Las redes clientelares, cosechadas en una larga trayectoria de dictaduras o bipartidismos cómplices, mantuvo la noción del fin de la historia que se popularizó tanto en aquel entonces. Entrado el siglo XXI, el FSLN seguía compitiendo en elecciones, el FMLN seguía acusando a Arena de gestar una serie de fraudes mediante los cuales se mantenían en el poder. En Honduras y Guatemala continuaba la represión contra movimientos indígenas y sindicatos, y en Costa Rica -cuya oligarquía es talvez la más racional- el PLN y el PUSC se turnaban la presidencia para concretar sus negocios conjuntos, deteriorando cada año el Estado de bienestar que habían cultivado con tanto esmero los beneméritos de la patria.
El regreso del FSLN al gobierno de Nicaragua en 2006 y el triunfo del FMLN en El Salvador, tres años después, movieron pasiones en toda la región. Por primera vez desde los acuerdos de paz que silenciaron el conflicto social centroamericano, surgían triunfantes partidos de izquierda que fueron sujetos a un constante desprestigio sistemático por parte de los gobiernos de turno.
Sin embargo, el auge de dos fuerzas contrahegemónicas parecía desvanecerse en la soledad de una región en donde dominaban gobiernos neoliberales. El golpe de Estado en Honduras contra Manuel Zelaya recordaría a todos los movimientos sociales y de izquierda la vigencia de las oligarquías gobernantes y la estructura represiva.
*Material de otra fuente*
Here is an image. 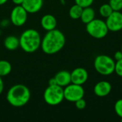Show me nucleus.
Returning a JSON list of instances; mask_svg holds the SVG:
<instances>
[{"instance_id": "1", "label": "nucleus", "mask_w": 122, "mask_h": 122, "mask_svg": "<svg viewBox=\"0 0 122 122\" xmlns=\"http://www.w3.org/2000/svg\"><path fill=\"white\" fill-rule=\"evenodd\" d=\"M66 43L64 34L59 29H54L48 31L41 39V48L43 52L48 55H52L61 51Z\"/></svg>"}, {"instance_id": "2", "label": "nucleus", "mask_w": 122, "mask_h": 122, "mask_svg": "<svg viewBox=\"0 0 122 122\" xmlns=\"http://www.w3.org/2000/svg\"><path fill=\"white\" fill-rule=\"evenodd\" d=\"M31 98L30 90L24 84H15L7 92L6 100L14 107H22L25 106Z\"/></svg>"}, {"instance_id": "3", "label": "nucleus", "mask_w": 122, "mask_h": 122, "mask_svg": "<svg viewBox=\"0 0 122 122\" xmlns=\"http://www.w3.org/2000/svg\"><path fill=\"white\" fill-rule=\"evenodd\" d=\"M41 38L38 31L34 29L25 30L19 37V45L26 53H34L41 47Z\"/></svg>"}, {"instance_id": "4", "label": "nucleus", "mask_w": 122, "mask_h": 122, "mask_svg": "<svg viewBox=\"0 0 122 122\" xmlns=\"http://www.w3.org/2000/svg\"><path fill=\"white\" fill-rule=\"evenodd\" d=\"M64 99V89L57 84L49 85L44 92V100L50 106H57Z\"/></svg>"}, {"instance_id": "5", "label": "nucleus", "mask_w": 122, "mask_h": 122, "mask_svg": "<svg viewBox=\"0 0 122 122\" xmlns=\"http://www.w3.org/2000/svg\"><path fill=\"white\" fill-rule=\"evenodd\" d=\"M94 68L102 75H110L114 72L115 62L107 55H99L94 60Z\"/></svg>"}, {"instance_id": "6", "label": "nucleus", "mask_w": 122, "mask_h": 122, "mask_svg": "<svg viewBox=\"0 0 122 122\" xmlns=\"http://www.w3.org/2000/svg\"><path fill=\"white\" fill-rule=\"evenodd\" d=\"M86 30L91 36L95 39L104 38L109 31L106 21L96 19L86 24Z\"/></svg>"}, {"instance_id": "7", "label": "nucleus", "mask_w": 122, "mask_h": 122, "mask_svg": "<svg viewBox=\"0 0 122 122\" xmlns=\"http://www.w3.org/2000/svg\"><path fill=\"white\" fill-rule=\"evenodd\" d=\"M64 99L70 102H75L77 100L84 98V89L81 85L76 84H69L64 89Z\"/></svg>"}, {"instance_id": "8", "label": "nucleus", "mask_w": 122, "mask_h": 122, "mask_svg": "<svg viewBox=\"0 0 122 122\" xmlns=\"http://www.w3.org/2000/svg\"><path fill=\"white\" fill-rule=\"evenodd\" d=\"M28 17V12L21 5H16L11 11L10 19L11 23L16 26H23Z\"/></svg>"}, {"instance_id": "9", "label": "nucleus", "mask_w": 122, "mask_h": 122, "mask_svg": "<svg viewBox=\"0 0 122 122\" xmlns=\"http://www.w3.org/2000/svg\"><path fill=\"white\" fill-rule=\"evenodd\" d=\"M107 26L109 31L114 32L122 29V14L119 11H114L112 14L107 18Z\"/></svg>"}, {"instance_id": "10", "label": "nucleus", "mask_w": 122, "mask_h": 122, "mask_svg": "<svg viewBox=\"0 0 122 122\" xmlns=\"http://www.w3.org/2000/svg\"><path fill=\"white\" fill-rule=\"evenodd\" d=\"M89 74L87 71L81 67L74 69L71 73V83L82 85L84 84L88 79Z\"/></svg>"}, {"instance_id": "11", "label": "nucleus", "mask_w": 122, "mask_h": 122, "mask_svg": "<svg viewBox=\"0 0 122 122\" xmlns=\"http://www.w3.org/2000/svg\"><path fill=\"white\" fill-rule=\"evenodd\" d=\"M112 91V84L107 81H102L98 82L94 88V94L99 97H104L110 94Z\"/></svg>"}, {"instance_id": "12", "label": "nucleus", "mask_w": 122, "mask_h": 122, "mask_svg": "<svg viewBox=\"0 0 122 122\" xmlns=\"http://www.w3.org/2000/svg\"><path fill=\"white\" fill-rule=\"evenodd\" d=\"M21 6L29 14H34L42 8L43 0H24Z\"/></svg>"}, {"instance_id": "13", "label": "nucleus", "mask_w": 122, "mask_h": 122, "mask_svg": "<svg viewBox=\"0 0 122 122\" xmlns=\"http://www.w3.org/2000/svg\"><path fill=\"white\" fill-rule=\"evenodd\" d=\"M54 79L56 84L61 87H65L71 83V73L66 70H61L57 72L54 76Z\"/></svg>"}, {"instance_id": "14", "label": "nucleus", "mask_w": 122, "mask_h": 122, "mask_svg": "<svg viewBox=\"0 0 122 122\" xmlns=\"http://www.w3.org/2000/svg\"><path fill=\"white\" fill-rule=\"evenodd\" d=\"M41 25L42 28L46 31L56 29L57 25V21L54 16L47 14L44 15L41 19Z\"/></svg>"}, {"instance_id": "15", "label": "nucleus", "mask_w": 122, "mask_h": 122, "mask_svg": "<svg viewBox=\"0 0 122 122\" xmlns=\"http://www.w3.org/2000/svg\"><path fill=\"white\" fill-rule=\"evenodd\" d=\"M4 47L9 51H14L17 49L19 45V39L14 35L8 36L4 41Z\"/></svg>"}, {"instance_id": "16", "label": "nucleus", "mask_w": 122, "mask_h": 122, "mask_svg": "<svg viewBox=\"0 0 122 122\" xmlns=\"http://www.w3.org/2000/svg\"><path fill=\"white\" fill-rule=\"evenodd\" d=\"M94 17H95V11L92 7L88 6V7L83 8L81 16L80 17L83 23L86 24L90 21H92L93 19H94Z\"/></svg>"}, {"instance_id": "17", "label": "nucleus", "mask_w": 122, "mask_h": 122, "mask_svg": "<svg viewBox=\"0 0 122 122\" xmlns=\"http://www.w3.org/2000/svg\"><path fill=\"white\" fill-rule=\"evenodd\" d=\"M11 64L6 60H0V76H6L11 71Z\"/></svg>"}, {"instance_id": "18", "label": "nucleus", "mask_w": 122, "mask_h": 122, "mask_svg": "<svg viewBox=\"0 0 122 122\" xmlns=\"http://www.w3.org/2000/svg\"><path fill=\"white\" fill-rule=\"evenodd\" d=\"M82 11H83V8L75 4L74 5H73L69 11V16L73 19H80L81 16V13H82Z\"/></svg>"}, {"instance_id": "19", "label": "nucleus", "mask_w": 122, "mask_h": 122, "mask_svg": "<svg viewBox=\"0 0 122 122\" xmlns=\"http://www.w3.org/2000/svg\"><path fill=\"white\" fill-rule=\"evenodd\" d=\"M113 11H114V10L112 9V8L109 4H104L102 5L99 9L100 14L104 18H107L108 16H109Z\"/></svg>"}, {"instance_id": "20", "label": "nucleus", "mask_w": 122, "mask_h": 122, "mask_svg": "<svg viewBox=\"0 0 122 122\" xmlns=\"http://www.w3.org/2000/svg\"><path fill=\"white\" fill-rule=\"evenodd\" d=\"M109 4L114 11H120L122 9V0H110Z\"/></svg>"}, {"instance_id": "21", "label": "nucleus", "mask_w": 122, "mask_h": 122, "mask_svg": "<svg viewBox=\"0 0 122 122\" xmlns=\"http://www.w3.org/2000/svg\"><path fill=\"white\" fill-rule=\"evenodd\" d=\"M114 110L117 114L122 119V99H119L114 105Z\"/></svg>"}, {"instance_id": "22", "label": "nucleus", "mask_w": 122, "mask_h": 122, "mask_svg": "<svg viewBox=\"0 0 122 122\" xmlns=\"http://www.w3.org/2000/svg\"><path fill=\"white\" fill-rule=\"evenodd\" d=\"M74 1L76 4L81 6L82 8L90 6L94 2V0H74Z\"/></svg>"}, {"instance_id": "23", "label": "nucleus", "mask_w": 122, "mask_h": 122, "mask_svg": "<svg viewBox=\"0 0 122 122\" xmlns=\"http://www.w3.org/2000/svg\"><path fill=\"white\" fill-rule=\"evenodd\" d=\"M114 72H116L118 76L122 77V59L117 61V62L115 63Z\"/></svg>"}, {"instance_id": "24", "label": "nucleus", "mask_w": 122, "mask_h": 122, "mask_svg": "<svg viewBox=\"0 0 122 122\" xmlns=\"http://www.w3.org/2000/svg\"><path fill=\"white\" fill-rule=\"evenodd\" d=\"M75 106L78 109H84L86 106V101L83 98L77 100L76 102H75Z\"/></svg>"}, {"instance_id": "25", "label": "nucleus", "mask_w": 122, "mask_h": 122, "mask_svg": "<svg viewBox=\"0 0 122 122\" xmlns=\"http://www.w3.org/2000/svg\"><path fill=\"white\" fill-rule=\"evenodd\" d=\"M114 59H115L116 61H119V60H121V59H122V51H117V52L114 54Z\"/></svg>"}, {"instance_id": "26", "label": "nucleus", "mask_w": 122, "mask_h": 122, "mask_svg": "<svg viewBox=\"0 0 122 122\" xmlns=\"http://www.w3.org/2000/svg\"><path fill=\"white\" fill-rule=\"evenodd\" d=\"M3 90H4V82L1 79V76H0V95L3 92Z\"/></svg>"}, {"instance_id": "27", "label": "nucleus", "mask_w": 122, "mask_h": 122, "mask_svg": "<svg viewBox=\"0 0 122 122\" xmlns=\"http://www.w3.org/2000/svg\"><path fill=\"white\" fill-rule=\"evenodd\" d=\"M11 1L16 5H21L24 1V0H11Z\"/></svg>"}, {"instance_id": "28", "label": "nucleus", "mask_w": 122, "mask_h": 122, "mask_svg": "<svg viewBox=\"0 0 122 122\" xmlns=\"http://www.w3.org/2000/svg\"><path fill=\"white\" fill-rule=\"evenodd\" d=\"M56 81L54 77L52 79H50V80L49 81V85H56Z\"/></svg>"}, {"instance_id": "29", "label": "nucleus", "mask_w": 122, "mask_h": 122, "mask_svg": "<svg viewBox=\"0 0 122 122\" xmlns=\"http://www.w3.org/2000/svg\"><path fill=\"white\" fill-rule=\"evenodd\" d=\"M7 1H8V0H0V6L5 4L7 2Z\"/></svg>"}, {"instance_id": "30", "label": "nucleus", "mask_w": 122, "mask_h": 122, "mask_svg": "<svg viewBox=\"0 0 122 122\" xmlns=\"http://www.w3.org/2000/svg\"><path fill=\"white\" fill-rule=\"evenodd\" d=\"M121 51H122V49H121Z\"/></svg>"}, {"instance_id": "31", "label": "nucleus", "mask_w": 122, "mask_h": 122, "mask_svg": "<svg viewBox=\"0 0 122 122\" xmlns=\"http://www.w3.org/2000/svg\"></svg>"}]
</instances>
La impunidad del golpe, con la complicidad de Óscar Arias -personaje que volvería a jugar un papel central en silenciar la realidad centroamericana-, demostraría una vez más que las oligarquías centroamericanas estaban igual de unidas que en los ochenta, a pesar de perder control de Nicaragua y El Salvador. En este contexto llegamos hoy a las elecciones de febrero de 2014.
Lo novedoso de estas elecciones que se avecinan es que el panorama electoral parece profundizarse, al igual que ha ocurrido en América del Sur, en su tendencia hacia un paradigma antineoliberal. Xiomara Castro, la esposa del derrocado Manuel Zelaya, se posiciona en segundo lugar en las encuestas, toda vez que sicarios y escuadrones de la muerte asesinan a miembros del partido Libre, surgido como resistencia al golpe de Estado.
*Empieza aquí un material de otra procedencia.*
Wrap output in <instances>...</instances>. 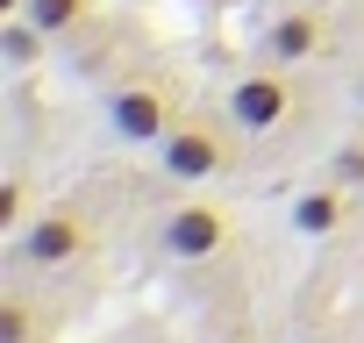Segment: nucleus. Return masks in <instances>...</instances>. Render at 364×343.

En Costa Rica, un país que ha quedado exento de los movimientos guerrilleros y los conflictos armados característicos del istmo, hoy se impone con una fuerza sorpresiva el Frente Amplio, único partido abiertamente de izquierda, que cuenta con representación en el congreso. Su candidato José María Villalta, un joven abogado de 36 años, es el primer postulante de izquierda que se posiciona en segundo lugar, en un país marcado por un profundo sentimiento anticomunista.
El auge de Villalta definitivamente representa un avance histórico sin precedentes: en las condiciones actuales, el Frente Amplio estaría a las puertas de una segunda vuelta contra el Partido Liberación Nacional, que se mantiene en el poder desde 2006 y que ha gobernado a través de la historia del país -desde 1949- en contubernio implícito con el Partido Unidad Social Cristiana.
Al igual que hace una década se desarrolló en América del Sur una tendencia marcada de gobiernos antineoliberales, hoy en Centroamérica se observa el mismo patrón. Con este panorama electoral y las condiciones de vida de la población centroamericana cada vez más golpeadas por el avance de las reformas neoliberales, se puede esperar un cambio en estas elecciones.
Sea en febrero o en las próximas, la región centroamericana ha cambiado y va a seguir cambiando para siempre, al igual que toda nuestra América.